RPG-ARC-EN-CIEL : A la fronde s’ajoute la division

Lors de l’Assemblée générale hebdomadaire du RPG-arc-en-ciel de ce samedi 4 juin, quelqu’un a pompeusement prétendu que cette formation politique est partie pour diriger la Guinée pour au moins cinquante ans. Au regard de l’actualité de ce parti, une telle prétention, ne peut sortir de l’imagination que d’un responsable n’ayant pas le sens de la réalité. Autrement, pour le RPG-arc-en-ciel, la question qui vaille, c’est bien celle de savoir si le mandat en cours de son candidat arrivera à terme.

Déjà, depuis la réélection du président Alpha Condé, le parti est en proie à une fronde sans précédent. Se disant exclus et ne comptant que pour du beurre, la jeunesse militante reprochant notamment à la direction du parti de ne rien faire pour préparer la relève. Et c’est alors que cette crise-là dont un des épisodes symboliques aura été la fermeture du siège au quartier aéroport, n’avait pas connu de solution qu’ont surgi les propos du chef de l’Etat contre les cadres malinkés qualifiés de malhonnêtes. Un nouveau front qui risque bien de sonner le glas d’un parti dont le leitmotiv est de se comparer à l’ANC, en Afrique du sud.

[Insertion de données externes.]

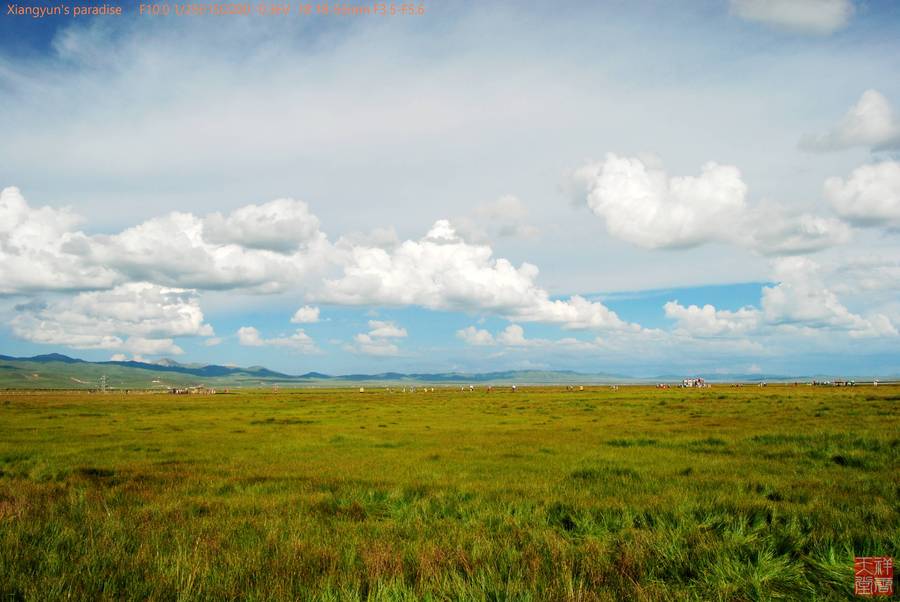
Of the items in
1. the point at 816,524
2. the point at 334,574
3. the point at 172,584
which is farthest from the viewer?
the point at 816,524

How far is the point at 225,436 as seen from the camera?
28.3 metres

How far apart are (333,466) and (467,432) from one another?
535 inches

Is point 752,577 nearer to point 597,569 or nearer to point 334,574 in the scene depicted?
point 597,569

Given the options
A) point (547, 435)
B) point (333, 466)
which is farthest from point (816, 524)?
point (547, 435)

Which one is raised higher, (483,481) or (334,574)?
(334,574)

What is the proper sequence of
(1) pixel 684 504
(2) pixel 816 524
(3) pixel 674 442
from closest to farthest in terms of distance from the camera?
(2) pixel 816 524, (1) pixel 684 504, (3) pixel 674 442

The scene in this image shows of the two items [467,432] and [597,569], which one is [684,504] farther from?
[467,432]

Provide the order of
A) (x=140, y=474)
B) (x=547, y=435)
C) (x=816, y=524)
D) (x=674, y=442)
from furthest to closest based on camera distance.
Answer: (x=547, y=435)
(x=674, y=442)
(x=140, y=474)
(x=816, y=524)

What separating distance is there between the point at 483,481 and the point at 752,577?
27.0 feet

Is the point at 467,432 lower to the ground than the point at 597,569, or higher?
lower

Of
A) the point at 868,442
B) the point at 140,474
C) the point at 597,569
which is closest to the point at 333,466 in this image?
the point at 140,474

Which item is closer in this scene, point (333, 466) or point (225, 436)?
point (333, 466)

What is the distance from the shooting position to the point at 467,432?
29.2 metres

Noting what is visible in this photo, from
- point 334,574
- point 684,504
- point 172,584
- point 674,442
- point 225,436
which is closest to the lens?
point 172,584
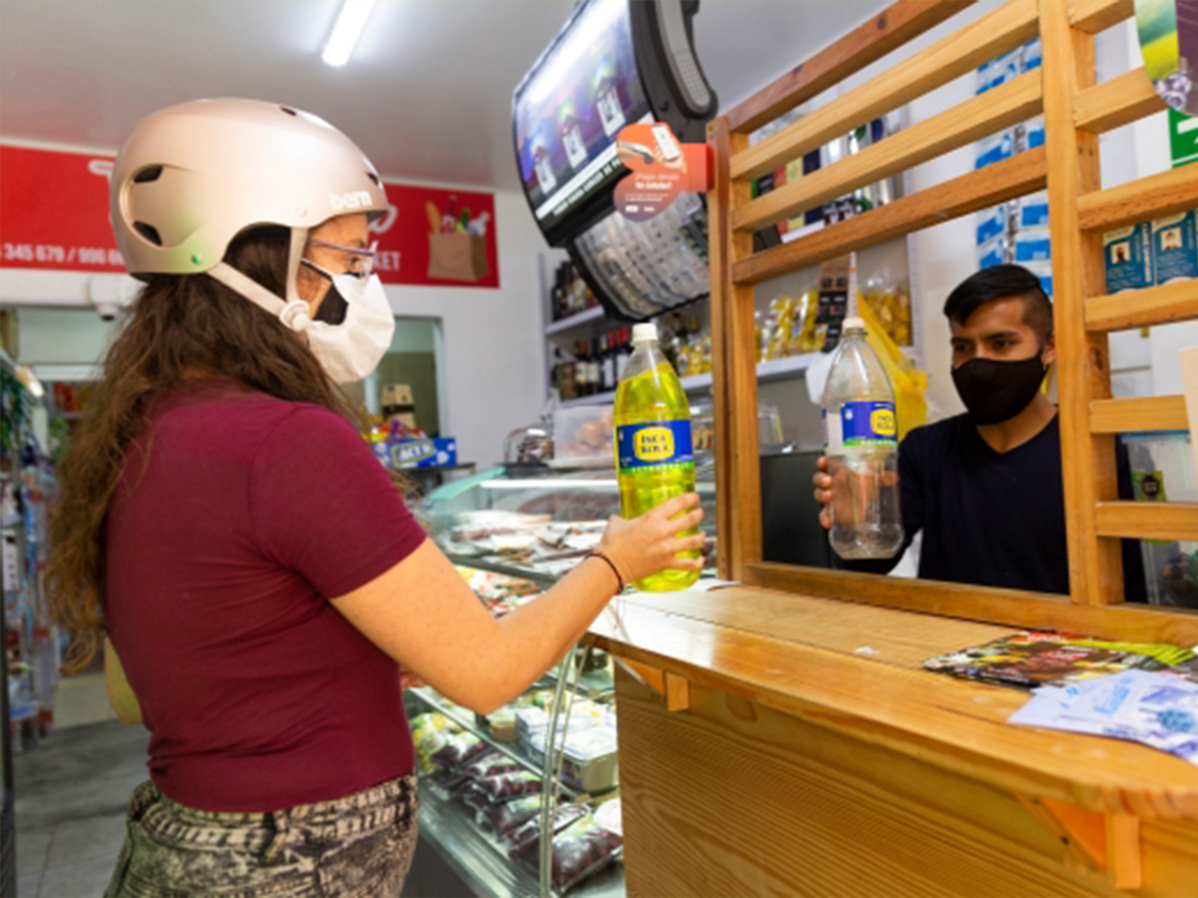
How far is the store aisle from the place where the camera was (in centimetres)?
404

En effet, avec le discours du 28 mai, c’est la scission du parti qui se dessine à l’horizon. Alpha Condé ayant dénoncé tout à la fois, les cadres qui ont trahi le parti depuis ses origines et les militants de la 25ème heure, on pourrait assister à deux vagues de départ. D’abord, de vieux militants à l’image de Sekou Savané, non contents de l’ingratitude qu’ils récoltent en contrepartie d’une constante bataille qui les a ruinés, pourront quitter par dépit. D’autant qu’ils sont désormais combattus par des opportunistes versatiles comme Taliby Dabo de Kankan. Ensuite, tous ceux dont le soutien et le ralliement au parti originel avaient permis de créer la dynamique d’ensemble qui a débouché sur le RPG-arc-en-ciel, réalisant que le greffage ne prend pas, pourront s’en aller sous d’autres cieux. Dr. Ousmane Kaba et Mamady Diawara sont de ceux-là. Précédés qu’ils sont par Papa Koly Kourouma et Makanera Kaké.

Au bout des bouts, le RPG est donc parti pour perdre de sa superbe et de son prestige. Bientôt, il ne sera plus qu’une coquille vide qui, aussitôt que le pouvoir passera entre les mains de quelqu’un d’autre, rejoindra la poubelle de l’histoire, comme ses ainés, le PDG et le PUP.